| Provided data |
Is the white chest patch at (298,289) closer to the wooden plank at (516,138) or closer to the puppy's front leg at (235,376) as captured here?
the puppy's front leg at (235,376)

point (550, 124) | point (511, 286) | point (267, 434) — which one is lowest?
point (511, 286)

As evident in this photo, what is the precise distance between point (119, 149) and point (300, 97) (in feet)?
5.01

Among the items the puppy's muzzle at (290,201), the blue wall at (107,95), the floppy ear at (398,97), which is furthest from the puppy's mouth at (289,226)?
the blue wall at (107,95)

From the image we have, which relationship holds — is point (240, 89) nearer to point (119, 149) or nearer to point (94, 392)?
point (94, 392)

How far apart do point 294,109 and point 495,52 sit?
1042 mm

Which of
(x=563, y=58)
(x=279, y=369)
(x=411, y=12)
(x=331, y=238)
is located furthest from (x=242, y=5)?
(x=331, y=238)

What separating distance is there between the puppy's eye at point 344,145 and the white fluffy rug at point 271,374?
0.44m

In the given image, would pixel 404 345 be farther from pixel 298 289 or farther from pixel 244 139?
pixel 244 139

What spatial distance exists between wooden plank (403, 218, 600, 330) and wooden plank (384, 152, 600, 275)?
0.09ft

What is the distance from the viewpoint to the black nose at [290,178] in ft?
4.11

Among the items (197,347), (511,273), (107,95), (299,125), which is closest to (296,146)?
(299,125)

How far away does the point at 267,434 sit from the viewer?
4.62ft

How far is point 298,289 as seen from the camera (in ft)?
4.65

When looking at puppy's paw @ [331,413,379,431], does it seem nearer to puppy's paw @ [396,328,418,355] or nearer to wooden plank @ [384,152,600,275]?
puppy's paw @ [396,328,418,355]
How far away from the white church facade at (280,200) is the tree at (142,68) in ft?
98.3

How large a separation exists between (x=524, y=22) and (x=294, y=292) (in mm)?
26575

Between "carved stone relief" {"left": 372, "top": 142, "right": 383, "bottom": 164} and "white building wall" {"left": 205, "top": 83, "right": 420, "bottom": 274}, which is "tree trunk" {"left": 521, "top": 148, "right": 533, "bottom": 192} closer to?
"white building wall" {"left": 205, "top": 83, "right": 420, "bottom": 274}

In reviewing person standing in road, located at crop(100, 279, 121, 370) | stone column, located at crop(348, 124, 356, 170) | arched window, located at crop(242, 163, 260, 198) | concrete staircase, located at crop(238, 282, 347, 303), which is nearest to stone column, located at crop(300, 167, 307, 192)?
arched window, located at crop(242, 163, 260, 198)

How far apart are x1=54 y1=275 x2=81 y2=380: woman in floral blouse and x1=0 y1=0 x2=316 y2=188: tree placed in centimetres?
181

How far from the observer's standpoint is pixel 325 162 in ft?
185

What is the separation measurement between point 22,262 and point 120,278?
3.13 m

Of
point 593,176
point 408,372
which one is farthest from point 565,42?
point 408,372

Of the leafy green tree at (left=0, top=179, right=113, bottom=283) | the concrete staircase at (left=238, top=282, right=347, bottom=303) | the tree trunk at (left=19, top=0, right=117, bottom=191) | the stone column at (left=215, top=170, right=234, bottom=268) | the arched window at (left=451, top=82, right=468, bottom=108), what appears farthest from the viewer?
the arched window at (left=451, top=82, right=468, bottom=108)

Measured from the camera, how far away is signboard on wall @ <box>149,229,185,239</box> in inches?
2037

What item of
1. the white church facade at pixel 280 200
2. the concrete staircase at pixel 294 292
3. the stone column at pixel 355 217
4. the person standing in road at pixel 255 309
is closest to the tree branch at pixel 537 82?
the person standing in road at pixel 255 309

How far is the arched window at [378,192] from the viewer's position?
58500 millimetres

| Objective |
Can you reproduce every row above verbatim, with no changes?

| Solution to this exercise |
Is the white chest patch at (298,289) closer to the wooden plank at (516,138) or closer to the puppy's front leg at (235,376) as captured here?
the puppy's front leg at (235,376)

point (550, 124) | point (511, 286) | point (267, 434) — which one is lowest?
point (511, 286)

As evident in this photo, what is the precise distance between point (119, 149) and point (300, 97) (in feet)?
5.01

Among the items the puppy's muzzle at (290,201), the blue wall at (107,95), the floppy ear at (398,97), which is furthest from the puppy's mouth at (289,226)?
the blue wall at (107,95)

From the image we have, which relationship holds — is point (240, 89) nearer to point (119, 149) or nearer to point (94, 392)?
point (94, 392)

How far apart do point 294,109 and point 495,52 sit?
1042 mm

Which of
(x=563, y=58)
(x=279, y=369)
(x=411, y=12)
(x=331, y=238)
is located furthest from (x=242, y=5)?
(x=331, y=238)

What separating distance is there between the puppy's eye at point 344,145 and the white fluffy rug at point 271,374?
0.44m

In the given image, would pixel 404 345 be farther from pixel 298 289 or farther from pixel 244 139?
pixel 244 139

What spatial distance exists between wooden plank (403, 218, 600, 330) and wooden plank (384, 152, 600, 275)?
0.09ft

What is the distance from the viewpoint to the black nose at [290,178] in ft?
4.11

Among the items (197,347), (511,273), (107,95), (299,125), which is closest to (296,146)?
(299,125)

How far away does the point at 267,434 sit from the viewer?
4.62ft

How far is point 298,289 as seen from the camera (in ft)?
4.65

When looking at puppy's paw @ [331,413,379,431], does it seem nearer to puppy's paw @ [396,328,418,355] or nearer to wooden plank @ [384,152,600,275]?
puppy's paw @ [396,328,418,355]
How far away from the white church facade at (280,200) is the tree at (142,68) in ft?
98.3

How large a separation exists between (x=524, y=22) and (x=294, y=292) (in mm)?
26575

Between "carved stone relief" {"left": 372, "top": 142, "right": 383, "bottom": 164} and "white building wall" {"left": 205, "top": 83, "right": 420, "bottom": 274}, which is "tree trunk" {"left": 521, "top": 148, "right": 533, "bottom": 192} closer to?
"white building wall" {"left": 205, "top": 83, "right": 420, "bottom": 274}

In reviewing person standing in road, located at crop(100, 279, 121, 370) | stone column, located at crop(348, 124, 356, 170) | arched window, located at crop(242, 163, 260, 198) | concrete staircase, located at crop(238, 282, 347, 303), which is nearest to stone column, located at crop(300, 167, 307, 192)?
arched window, located at crop(242, 163, 260, 198)

How far apart are x1=54 y1=275 x2=81 y2=380: woman in floral blouse and x1=0 y1=0 x2=316 y2=188: tree placed in centimetres?
181

How far from the observer's standpoint is pixel 325 162 in ft?
185

What is the separation measurement between point 22,262 and point 120,278?
3.13 m

Of
point 593,176
point 408,372
which one is farthest from point 565,42?
point 408,372

Of the leafy green tree at (left=0, top=179, right=113, bottom=283) | the concrete staircase at (left=238, top=282, right=347, bottom=303) | the tree trunk at (left=19, top=0, right=117, bottom=191) | the stone column at (left=215, top=170, right=234, bottom=268) | the arched window at (left=451, top=82, right=468, bottom=108), what appears farthest from the viewer?
the arched window at (left=451, top=82, right=468, bottom=108)

Measured from the camera, how far away is signboard on wall @ <box>149,229,185,239</box> in inches?
2037

What item of
1. the white church facade at pixel 280 200
2. the concrete staircase at pixel 294 292
3. the stone column at pixel 355 217
4. the person standing in road at pixel 255 309
is closest to the tree branch at pixel 537 82?
the person standing in road at pixel 255 309

How far is the arched window at [378,192] from the viewer's position?
58500 millimetres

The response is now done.